Physik. - Mitunter forcieren erst neue Materialien den Durchbruch in technisch-wissenschaftlichen Disziplinen: Computerchips etwa wurden erst mit der Verwendung von Silizium leistungsfähiger und günstiger als mit ihrem ursprünglichem Baumaterial Germanium. Eine vergleichbare Entwicklung zeichnet sich jetzt bei Lichtwellenleitern für die Datenübertragung ab. Dort könnte Plastik das bislang eingesetzte Glas ablösen und damit einen neuen Entwicklungsschub einleiten.

    Polymer-Kunststoffe brächten große Vorteile in der Kommunikationsübertragung via Lichtleiter, gelänge es nur, sie so gefügig zu machen wie das derzeit noch verwendete Glas. Doch die technischen Hürden auf diesem Weg sind ebenfalls groß, denn die synthetischen Materialien besitzen beispielsweise eine sehr hohe Dämpfung und bereiten dem durchreisenden Licht einen größeren Widerstand als Glas. So beträgt die Dämpfung in Polymeren etwa 66 Dezibel, während Glas auf nur ein Dezibel kommt.
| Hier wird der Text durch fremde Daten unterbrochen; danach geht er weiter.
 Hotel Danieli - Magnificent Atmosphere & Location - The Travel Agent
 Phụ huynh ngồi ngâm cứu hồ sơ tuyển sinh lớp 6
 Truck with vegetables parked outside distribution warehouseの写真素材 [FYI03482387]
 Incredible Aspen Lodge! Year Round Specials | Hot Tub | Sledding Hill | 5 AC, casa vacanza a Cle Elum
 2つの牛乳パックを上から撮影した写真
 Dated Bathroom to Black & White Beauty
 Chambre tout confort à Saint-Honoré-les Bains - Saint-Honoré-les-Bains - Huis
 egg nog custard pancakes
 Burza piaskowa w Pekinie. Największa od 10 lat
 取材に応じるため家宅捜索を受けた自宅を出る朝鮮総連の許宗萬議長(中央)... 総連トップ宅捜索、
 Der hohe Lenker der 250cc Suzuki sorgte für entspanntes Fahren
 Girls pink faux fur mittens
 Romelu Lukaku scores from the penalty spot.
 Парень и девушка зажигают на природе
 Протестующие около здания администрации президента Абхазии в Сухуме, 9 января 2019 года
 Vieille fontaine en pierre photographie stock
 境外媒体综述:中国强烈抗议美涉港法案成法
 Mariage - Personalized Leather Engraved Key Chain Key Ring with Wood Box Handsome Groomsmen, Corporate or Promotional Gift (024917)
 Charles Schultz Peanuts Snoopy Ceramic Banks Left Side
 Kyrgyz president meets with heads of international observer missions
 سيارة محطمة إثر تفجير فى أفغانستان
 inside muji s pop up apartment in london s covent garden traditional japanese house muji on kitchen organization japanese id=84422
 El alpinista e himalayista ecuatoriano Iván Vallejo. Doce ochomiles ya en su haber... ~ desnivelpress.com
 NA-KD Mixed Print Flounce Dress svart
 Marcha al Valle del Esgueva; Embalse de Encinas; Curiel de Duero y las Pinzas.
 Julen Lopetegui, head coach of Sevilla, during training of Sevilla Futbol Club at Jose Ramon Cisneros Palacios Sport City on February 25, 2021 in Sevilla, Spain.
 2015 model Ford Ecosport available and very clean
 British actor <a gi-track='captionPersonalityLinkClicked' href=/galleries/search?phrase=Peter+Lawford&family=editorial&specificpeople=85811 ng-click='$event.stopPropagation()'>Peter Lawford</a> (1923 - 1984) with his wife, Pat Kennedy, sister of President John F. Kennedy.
Ein Grund dafür, dass transparente Kunststoffe nur auf Kurzstrecken eingesetzt werden, beispielsweise in Steuerungen von Automobilen sowie in der Informationstechnologie. Dagegen liegen die Vorteile von Plastik-Lichtleitern zunächst in ihrer technischen Natur: "Der große Unterschied liegt in der großen Differenz der Prozesstemperaturen bei der Herstellung. Bei der Fertigung von Glasfasern benötigen wir rund 2000 Grad Celsius, während Polymere bei bereits 200 Grad Celsius produziert werden können", erklärt Maryan Large vom Australian Photonics Institut in Sydney. Dadurch könnten organische Stoffe in Kunststoff-Lichtleiter eingebracht werden, die bei höheren Temperaturen zerstört wurden. Überdies spare dies Energie und senke die Herstellungskosten.

    Weitere Argumente für Plastik sind geringeres Gewicht, die galvanische Trennung von Sender und Empfänger, seine elektromagnetische Verträglichkeit sowie größere mögliche Leiterdurchmesser, mit denen Steckverbindungen einfacher realisiert werden können. Außerdem müssen die Endflächen von Glasfasern aufwändig aufgearbeitet werden, was bei Polymerwerkstoffen entfällt. Doch auch in der Anwendung bieten Kunststoff-Lichtleiter Vorteile, darunter besonders die so genannten "holey fibres", die Licht über winzige Kanäle führen, berichtet die australische Forscherin: "Diese speziellen Lichtleiter bieten gegenüber herkömmlichen Polymermaterialien zusätzliche Funktionen. Abhängig von der Geometrie der Kanäle können wir simultan verschiedene Wellenlängen transportieren. Außerdem können wir damit erstmals Kunststoffe herstellen, die ihre Polarisation ändern."

    Die kanaldurchzogenen Polymerfasern sind es auch, die den Optimismus der Wissenschaftler stärken, denn sie vereinen relativ anspruchslose Produktionsverfahren und eine hohe Belastbarkeit mit der hohen Funktionalität von Glasfasern. Wären die leichten Plastikleiter dann auch noch so klar wie Glas, wären sie das ideale Material für die Lichtkommunikation. "Zwar werden wir kurzfristig keine Übertragung über lange Distanzen realisieren können, doch im Wohnungsbereich, in der Bürokommunikation oder in der Fahrzeugtechnik könnten Polymerfasern zu der bestimmenden Technologie werden", meint Maryan Large.